DO THIS -
Everything from the line that contains "Looking among the" through the last line of the listing must be copied exactly, with both of those lines included and no others.

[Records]
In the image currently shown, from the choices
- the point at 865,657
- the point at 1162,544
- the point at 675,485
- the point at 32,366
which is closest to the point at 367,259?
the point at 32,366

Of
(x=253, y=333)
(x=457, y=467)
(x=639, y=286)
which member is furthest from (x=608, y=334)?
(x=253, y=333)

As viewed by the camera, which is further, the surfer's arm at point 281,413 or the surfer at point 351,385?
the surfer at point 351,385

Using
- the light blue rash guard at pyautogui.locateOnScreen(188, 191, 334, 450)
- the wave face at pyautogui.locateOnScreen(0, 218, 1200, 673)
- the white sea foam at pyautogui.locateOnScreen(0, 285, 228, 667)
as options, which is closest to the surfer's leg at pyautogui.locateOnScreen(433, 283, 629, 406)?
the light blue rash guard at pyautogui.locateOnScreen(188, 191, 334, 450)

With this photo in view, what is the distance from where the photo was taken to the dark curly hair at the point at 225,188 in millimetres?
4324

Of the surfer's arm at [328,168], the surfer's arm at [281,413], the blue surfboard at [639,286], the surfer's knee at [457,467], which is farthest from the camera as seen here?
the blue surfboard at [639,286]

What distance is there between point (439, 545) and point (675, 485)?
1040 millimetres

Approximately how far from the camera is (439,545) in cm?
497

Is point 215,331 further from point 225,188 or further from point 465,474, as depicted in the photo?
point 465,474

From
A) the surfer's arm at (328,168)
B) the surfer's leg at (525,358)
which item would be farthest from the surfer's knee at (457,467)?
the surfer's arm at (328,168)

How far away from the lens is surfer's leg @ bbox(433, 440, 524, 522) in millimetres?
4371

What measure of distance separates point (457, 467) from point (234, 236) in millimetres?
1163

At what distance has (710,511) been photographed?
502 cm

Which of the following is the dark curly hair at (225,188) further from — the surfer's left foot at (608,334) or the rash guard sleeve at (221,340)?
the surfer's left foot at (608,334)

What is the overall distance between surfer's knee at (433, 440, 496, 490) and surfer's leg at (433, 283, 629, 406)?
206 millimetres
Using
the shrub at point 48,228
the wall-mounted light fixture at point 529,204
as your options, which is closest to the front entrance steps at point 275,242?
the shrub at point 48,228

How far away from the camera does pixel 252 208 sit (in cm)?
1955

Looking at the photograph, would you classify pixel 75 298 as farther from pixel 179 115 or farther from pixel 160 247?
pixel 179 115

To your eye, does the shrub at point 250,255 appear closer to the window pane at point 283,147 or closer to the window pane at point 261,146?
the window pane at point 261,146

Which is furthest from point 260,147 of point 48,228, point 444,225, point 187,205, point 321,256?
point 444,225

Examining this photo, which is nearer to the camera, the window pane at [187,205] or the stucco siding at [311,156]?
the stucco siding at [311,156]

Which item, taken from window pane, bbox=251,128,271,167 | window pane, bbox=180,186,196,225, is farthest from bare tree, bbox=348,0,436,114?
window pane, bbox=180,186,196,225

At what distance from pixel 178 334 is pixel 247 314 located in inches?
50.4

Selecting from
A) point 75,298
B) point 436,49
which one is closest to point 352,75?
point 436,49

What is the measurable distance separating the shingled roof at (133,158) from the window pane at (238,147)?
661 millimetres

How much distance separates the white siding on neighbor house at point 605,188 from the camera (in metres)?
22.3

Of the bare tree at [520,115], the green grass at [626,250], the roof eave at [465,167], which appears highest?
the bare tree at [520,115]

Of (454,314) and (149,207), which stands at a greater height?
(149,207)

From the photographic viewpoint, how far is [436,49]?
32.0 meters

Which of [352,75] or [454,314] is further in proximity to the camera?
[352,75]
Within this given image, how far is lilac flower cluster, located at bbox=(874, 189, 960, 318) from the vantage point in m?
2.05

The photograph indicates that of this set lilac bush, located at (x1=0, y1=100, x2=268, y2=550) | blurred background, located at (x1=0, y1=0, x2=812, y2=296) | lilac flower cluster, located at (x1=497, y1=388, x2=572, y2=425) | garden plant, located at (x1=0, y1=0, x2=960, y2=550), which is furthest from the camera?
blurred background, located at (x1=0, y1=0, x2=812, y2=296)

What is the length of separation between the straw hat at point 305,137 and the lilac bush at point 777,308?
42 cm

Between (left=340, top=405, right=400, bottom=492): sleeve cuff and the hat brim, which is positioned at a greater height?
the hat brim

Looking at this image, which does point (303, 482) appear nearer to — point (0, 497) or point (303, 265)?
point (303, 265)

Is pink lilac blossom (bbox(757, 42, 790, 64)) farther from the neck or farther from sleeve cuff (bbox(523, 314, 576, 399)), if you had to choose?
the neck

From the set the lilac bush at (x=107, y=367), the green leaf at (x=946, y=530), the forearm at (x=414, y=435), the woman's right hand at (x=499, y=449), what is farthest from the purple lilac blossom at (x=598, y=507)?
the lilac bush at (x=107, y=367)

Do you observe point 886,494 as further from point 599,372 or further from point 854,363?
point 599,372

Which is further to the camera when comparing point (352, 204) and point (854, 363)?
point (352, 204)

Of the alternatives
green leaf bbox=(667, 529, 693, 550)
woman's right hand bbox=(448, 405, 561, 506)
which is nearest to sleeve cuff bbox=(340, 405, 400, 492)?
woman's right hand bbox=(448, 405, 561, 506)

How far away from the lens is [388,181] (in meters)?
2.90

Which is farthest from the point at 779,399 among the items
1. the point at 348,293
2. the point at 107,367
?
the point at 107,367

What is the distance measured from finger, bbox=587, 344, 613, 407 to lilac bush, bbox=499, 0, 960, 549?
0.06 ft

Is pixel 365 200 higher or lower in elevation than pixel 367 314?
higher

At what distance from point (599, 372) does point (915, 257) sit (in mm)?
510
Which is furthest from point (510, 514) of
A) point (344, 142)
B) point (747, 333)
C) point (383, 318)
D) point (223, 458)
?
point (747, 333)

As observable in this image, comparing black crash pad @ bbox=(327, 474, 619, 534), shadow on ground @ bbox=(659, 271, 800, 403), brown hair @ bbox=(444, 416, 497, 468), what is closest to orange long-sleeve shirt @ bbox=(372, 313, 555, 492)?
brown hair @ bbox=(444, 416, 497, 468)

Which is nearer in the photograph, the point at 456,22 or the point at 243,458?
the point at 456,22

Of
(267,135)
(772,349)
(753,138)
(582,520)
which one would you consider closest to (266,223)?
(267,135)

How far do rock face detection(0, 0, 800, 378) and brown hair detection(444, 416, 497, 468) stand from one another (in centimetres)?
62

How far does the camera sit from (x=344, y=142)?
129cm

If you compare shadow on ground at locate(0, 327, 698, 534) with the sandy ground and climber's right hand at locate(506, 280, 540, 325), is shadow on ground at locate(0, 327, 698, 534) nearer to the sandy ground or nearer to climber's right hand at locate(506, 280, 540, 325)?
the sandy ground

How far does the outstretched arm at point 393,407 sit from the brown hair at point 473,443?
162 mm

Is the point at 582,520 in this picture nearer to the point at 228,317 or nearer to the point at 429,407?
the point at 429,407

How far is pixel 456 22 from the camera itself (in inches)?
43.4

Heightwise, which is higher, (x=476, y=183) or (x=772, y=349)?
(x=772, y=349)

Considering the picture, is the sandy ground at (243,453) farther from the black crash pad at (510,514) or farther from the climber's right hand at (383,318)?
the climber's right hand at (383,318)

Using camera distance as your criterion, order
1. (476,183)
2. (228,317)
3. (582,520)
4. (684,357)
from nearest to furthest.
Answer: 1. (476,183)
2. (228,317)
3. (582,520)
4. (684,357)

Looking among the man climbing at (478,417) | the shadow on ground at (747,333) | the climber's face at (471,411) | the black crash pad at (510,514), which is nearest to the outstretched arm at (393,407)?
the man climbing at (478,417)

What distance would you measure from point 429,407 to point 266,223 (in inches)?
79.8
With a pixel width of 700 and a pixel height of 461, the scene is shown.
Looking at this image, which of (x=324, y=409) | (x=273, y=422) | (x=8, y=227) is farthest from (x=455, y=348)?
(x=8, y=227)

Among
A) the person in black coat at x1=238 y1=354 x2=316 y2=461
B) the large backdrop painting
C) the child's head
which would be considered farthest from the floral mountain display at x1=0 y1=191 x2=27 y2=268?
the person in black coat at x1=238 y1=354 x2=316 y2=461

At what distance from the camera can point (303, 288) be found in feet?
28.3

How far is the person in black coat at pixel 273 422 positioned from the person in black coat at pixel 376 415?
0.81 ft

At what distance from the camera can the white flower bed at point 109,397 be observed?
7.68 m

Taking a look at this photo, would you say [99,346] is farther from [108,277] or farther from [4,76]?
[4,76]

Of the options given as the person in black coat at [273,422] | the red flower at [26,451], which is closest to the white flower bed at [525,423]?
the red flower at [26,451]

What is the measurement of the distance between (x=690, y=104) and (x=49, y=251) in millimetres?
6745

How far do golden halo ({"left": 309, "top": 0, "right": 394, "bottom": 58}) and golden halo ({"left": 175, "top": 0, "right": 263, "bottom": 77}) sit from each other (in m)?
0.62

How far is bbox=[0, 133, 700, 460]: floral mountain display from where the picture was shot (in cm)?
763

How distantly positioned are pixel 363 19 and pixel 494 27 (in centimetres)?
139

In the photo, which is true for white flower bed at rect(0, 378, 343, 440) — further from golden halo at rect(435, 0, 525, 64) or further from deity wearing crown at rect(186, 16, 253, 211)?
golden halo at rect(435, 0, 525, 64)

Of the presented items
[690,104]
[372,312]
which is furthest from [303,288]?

SOLUTION TO THIS EXERCISE -
Looking among the man climbing at (478,417) | the shadow on ground at (747,333) | the climber's face at (471,411) | the black crash pad at (510,514), which is nearest to the outstretched arm at (393,407)?
the man climbing at (478,417)

What distance would you measure from point 429,407 to point 266,223 (in inches)?
79.8
With a pixel width of 700 and a pixel height of 461, the scene is shown.
Looking at this image, which of (x=324, y=409) | (x=273, y=422) | (x=8, y=227) is farthest from (x=455, y=348)?
(x=8, y=227)

Among
A) the person in black coat at x1=238 y1=354 x2=316 y2=461
B) the large backdrop painting
C) the child's head
which would be considered farthest from the floral mountain display at x1=0 y1=191 x2=27 y2=268?
the person in black coat at x1=238 y1=354 x2=316 y2=461

At what distance from the camera can point (303, 288) be found in feet?
28.3

How far is the person in black coat at pixel 273 422 positioned from the person in black coat at pixel 376 415?
0.81 ft

At what distance from the camera can the white flower bed at point 109,397 be observed?
7.68 m

Taking a look at this photo, would you say [99,346] is farther from [108,277] or farther from [4,76]?
[4,76]

Of the options given as the person in black coat at [273,422] | the red flower at [26,451], which is closest to the white flower bed at [525,423]?
the red flower at [26,451]

What is the measurement of the distance between (x=690, y=104) and (x=49, y=251) in millimetres?
6745

How far do golden halo ({"left": 309, "top": 0, "right": 394, "bottom": 58}) and golden halo ({"left": 175, "top": 0, "right": 263, "bottom": 77}) sit from each other (in m)?
0.62

How far is bbox=[0, 133, 700, 460]: floral mountain display from where the picture was shot (in cm)?
763

How distantly positioned are pixel 363 19 and pixel 494 27 (in centimetres)?
139

In the photo, which is true for white flower bed at rect(0, 378, 343, 440) — further from golden halo at rect(435, 0, 525, 64) or further from deity wearing crown at rect(186, 16, 253, 211)?
golden halo at rect(435, 0, 525, 64)

Of the presented items
[690,104]
[372,312]
which is furthest from [303,288]?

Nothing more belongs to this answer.